Jetsetter of the Month: Mark Murphy

Author and entrepreneur Mark Murphy has been to more than 50 countries around the world. For Mark, travel came as a byproduct of building a business in travel media, when, he says, “the more I traveled and visited different places, the more I became hooked.” Instead of focusing just on business, Mark began to explore his surroundings—and he realized how much of the world he still had left to see and how many people he had left to meet.
“Travel creates a feeling far more profound when you get outside of your local culture and customs and experience the world,” Mark explains, adding travel experience is something a person has to undertake instead of try to understand through a book, website, television show, or movie. This, he says, creates moments that help make a person, and the people around him or her, better.
How we connect with ourselves and with one another served as the inspiration for Mark’s new book, “Travel Forward.” “It’s about how travel can be a metaphor to move our lives forward, professionally, personally, and in our relationships,” he explains. “Travel is so much more than getting on a plane and jetting off to some foreign locale; it’s about a journey of self-discovery and fulfillment that can positively impact the world while you are doing it.” The book recalls encounters with everyone from friends, neighbors, and people in Cambodia or on the New York City subway to notable names such as Nelson Mandela, Paul McCartney, Condoleezza Rica, and Jon Bon Jovi.
Mark recalls an event in November 2011, when he found himself in Egypt during a time of unrest. He says his family and friends warned him not to go, but he ventured there anyway, “to capture the true essence of the destination and the people, despite the negative media coverage.” As he walked through Giza, at the base of the pyramids, Mark says a family from northern Egypt began to speak to him through an interpreter. “Within minutes, a “Travel Forward” moment occurred: They handed me their six-month-old baby to hold, bridging different worlds, both physical and religious,” Mark says. “We weren’t Christians or Muslims, Americans or Egyptians, just people amazed at the site as we stood in the shadows of the pyramids.”

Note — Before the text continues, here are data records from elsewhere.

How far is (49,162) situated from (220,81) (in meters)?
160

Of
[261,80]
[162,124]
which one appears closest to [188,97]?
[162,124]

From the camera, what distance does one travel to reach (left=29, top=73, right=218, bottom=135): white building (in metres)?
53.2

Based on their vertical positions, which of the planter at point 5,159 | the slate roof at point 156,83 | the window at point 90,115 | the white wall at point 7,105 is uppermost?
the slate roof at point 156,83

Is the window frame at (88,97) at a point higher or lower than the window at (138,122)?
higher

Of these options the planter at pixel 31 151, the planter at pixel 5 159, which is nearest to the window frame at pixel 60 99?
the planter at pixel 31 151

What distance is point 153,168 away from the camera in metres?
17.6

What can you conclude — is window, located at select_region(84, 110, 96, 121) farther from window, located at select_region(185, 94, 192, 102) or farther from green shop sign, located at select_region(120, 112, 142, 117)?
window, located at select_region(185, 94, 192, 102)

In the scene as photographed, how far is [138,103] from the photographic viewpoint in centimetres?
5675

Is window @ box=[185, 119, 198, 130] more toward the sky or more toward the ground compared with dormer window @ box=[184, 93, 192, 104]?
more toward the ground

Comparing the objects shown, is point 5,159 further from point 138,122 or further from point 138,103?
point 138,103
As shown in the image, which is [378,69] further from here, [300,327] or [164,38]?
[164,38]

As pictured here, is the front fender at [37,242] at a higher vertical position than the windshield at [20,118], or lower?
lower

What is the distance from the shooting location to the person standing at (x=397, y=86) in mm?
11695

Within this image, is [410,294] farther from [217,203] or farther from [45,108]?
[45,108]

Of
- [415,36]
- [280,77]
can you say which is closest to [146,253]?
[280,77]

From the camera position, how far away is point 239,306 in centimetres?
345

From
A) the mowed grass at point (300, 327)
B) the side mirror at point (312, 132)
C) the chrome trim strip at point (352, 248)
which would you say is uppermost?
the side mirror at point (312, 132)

Since Mark has spent much of his adult life traveling, he has had many of these encounters, several of which are chronicled in his first book, “Travel Unscripted.” Although he says it is impossible to choose the most memorable person he has met, Mark says “Travel Unscripted” highlights some of the funnier situations and people. “I’ll leave it to the reader to decide which one.” Mark says there are several places to which he would like to return, but, if he had to choose just one, it would be Bora Bora and the islands of Tahiti. “It’s a dream destination that combines natural beauty with luxury,” he says. Moscow, however, is one destination Mark says he would avoid unless traveling there for business, describing it as an “incredibly expensive city that has some of the worst traffic on Earth.”
He finds himself recommending Southeast Asia over and over again, for the people and for the food. Mark describes the raw energy and chaotic atmosphere of cities such as Bangkok and Ho Chi Minh and says the “diversity of Thailand in particular, where you can visit a dynamic city, deserted beaches, and mountain villages in a single stay, makes for a great vacation.” Europe, and Italy especially, is an incredibly popular destination and one he is asked about often, Mark adds.
Coming up in 2014, Mark predicts travelers will continue to see the merger of travel agents with high-tech transaction capabilities, bringing the best of both worlds to the traveling public. With this fusion of outlets, Mark says, travelers will have a singe source, but multiple ways, to book their next adventure.
Mark’s advice to future jet setters is to not rush through life and experiences but instead take the time to savor them on each and every trip. “A sunset, an early morning walk, a cup of coffee in a local shop along with some local conversations can all lead to moments that move our lives forward,” he explains. “There will always be another plane.”